### [TASK DIRECTIONS]
In the listing below, find the line with "Modecanvas I'm Not" and copy every line from there up to and including the line with "Scene in the", exactly and without pictures.

### [DATA SUPPLIED]
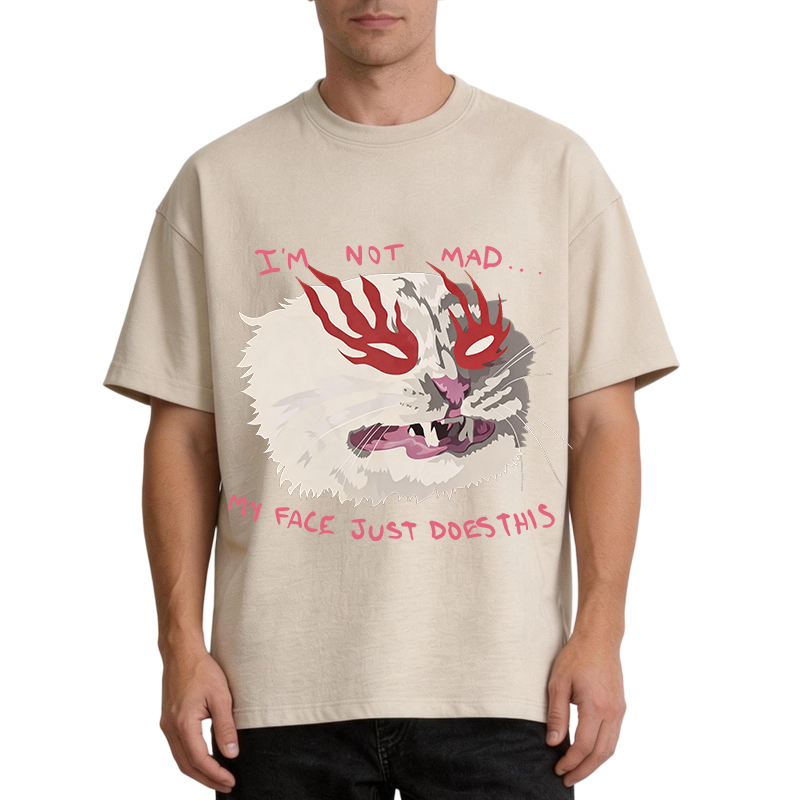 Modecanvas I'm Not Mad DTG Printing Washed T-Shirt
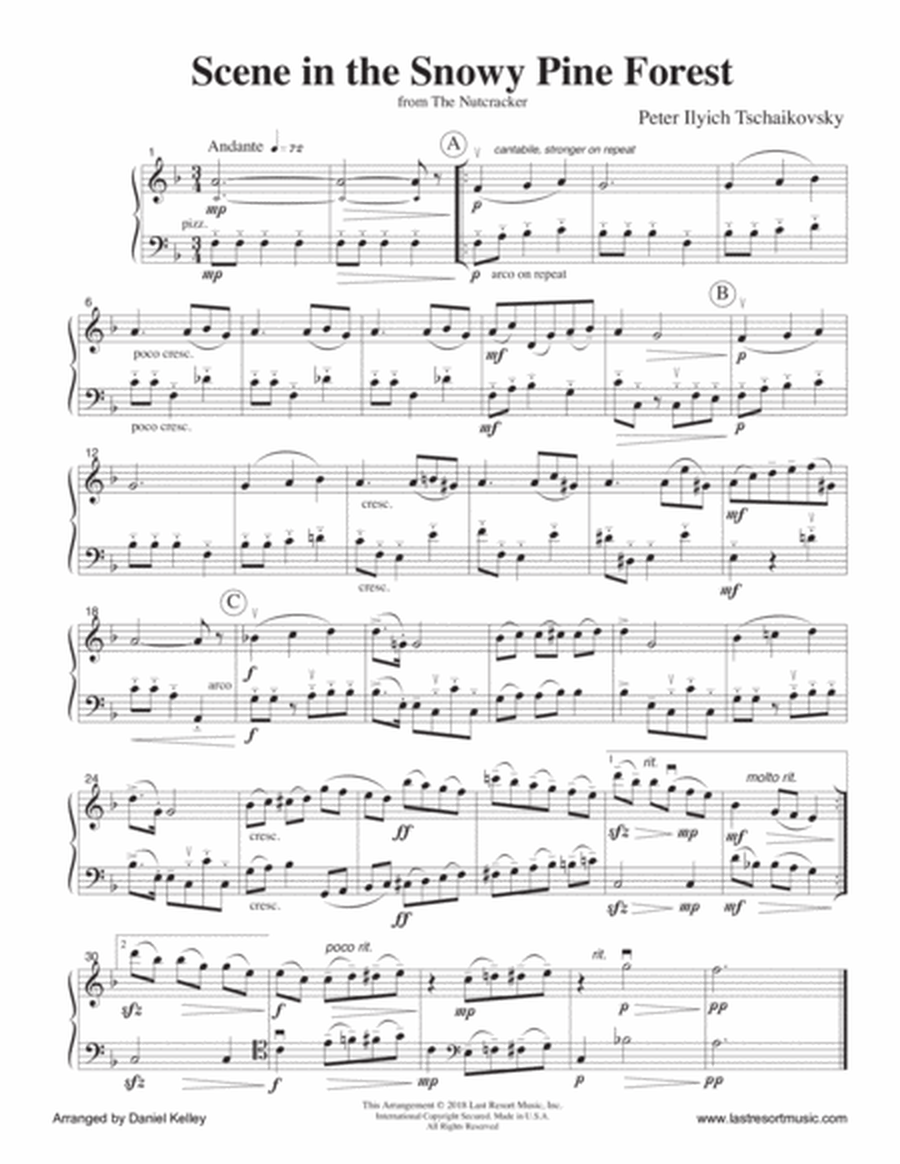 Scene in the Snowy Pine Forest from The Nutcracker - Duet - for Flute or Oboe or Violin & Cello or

---

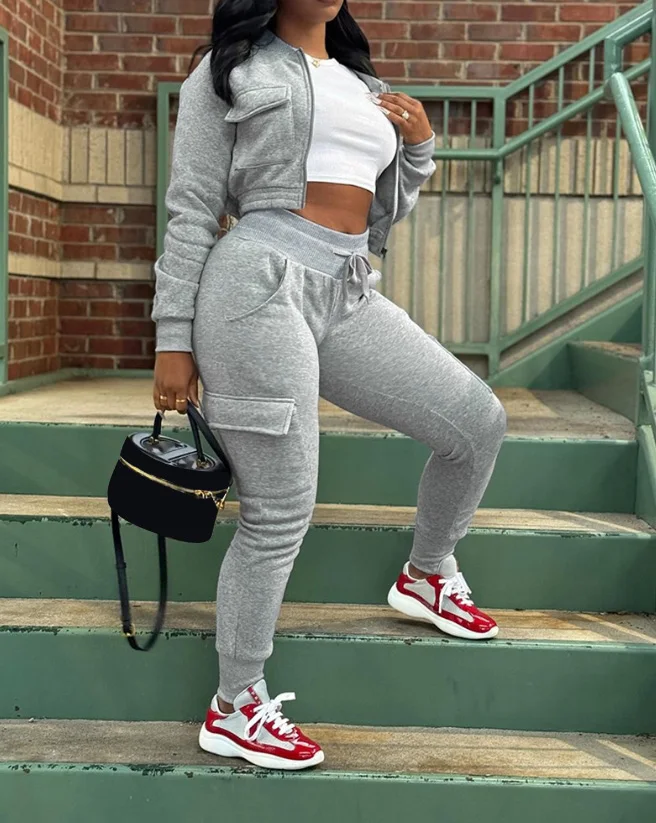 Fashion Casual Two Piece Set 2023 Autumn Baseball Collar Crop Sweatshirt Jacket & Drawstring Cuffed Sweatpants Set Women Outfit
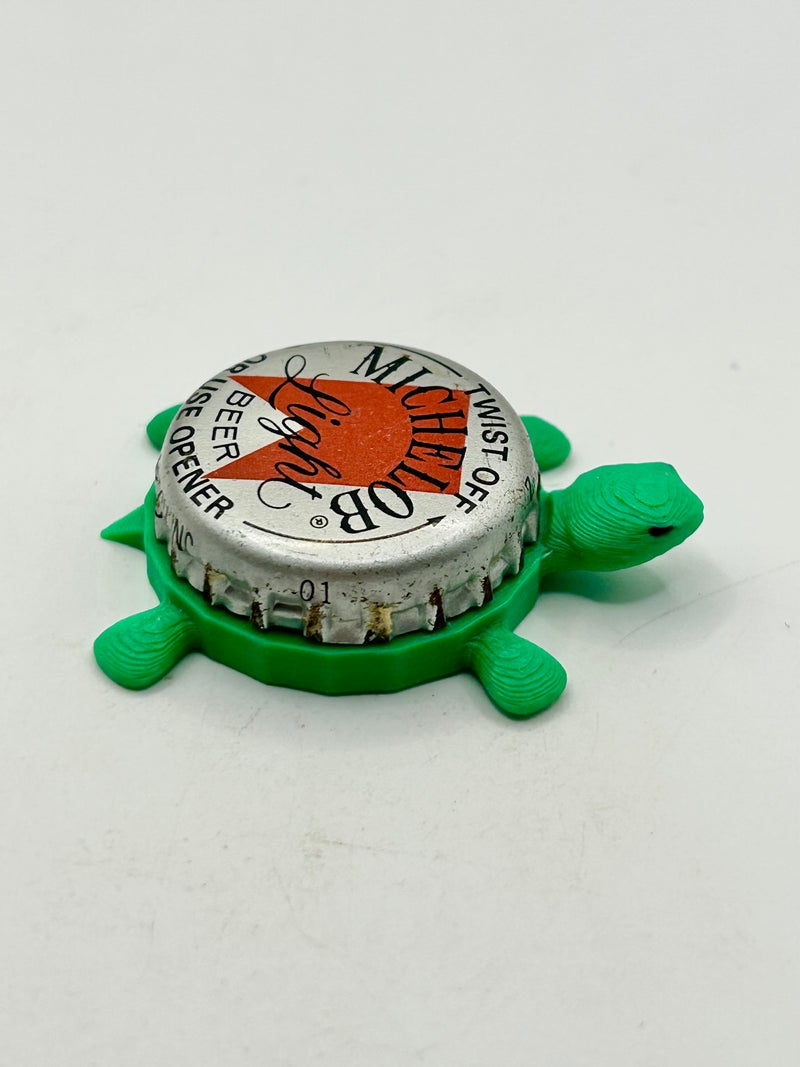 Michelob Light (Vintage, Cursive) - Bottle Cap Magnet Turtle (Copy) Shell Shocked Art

### [ANSWER FOR THE TASK]
 Modecanvas I'm Not Mad DTG Printing Washed T-Shirt
 Scene in the Snowy Pine Forest from The Nutcracker - Duet - for Flute or Oboe or Violin & Cello or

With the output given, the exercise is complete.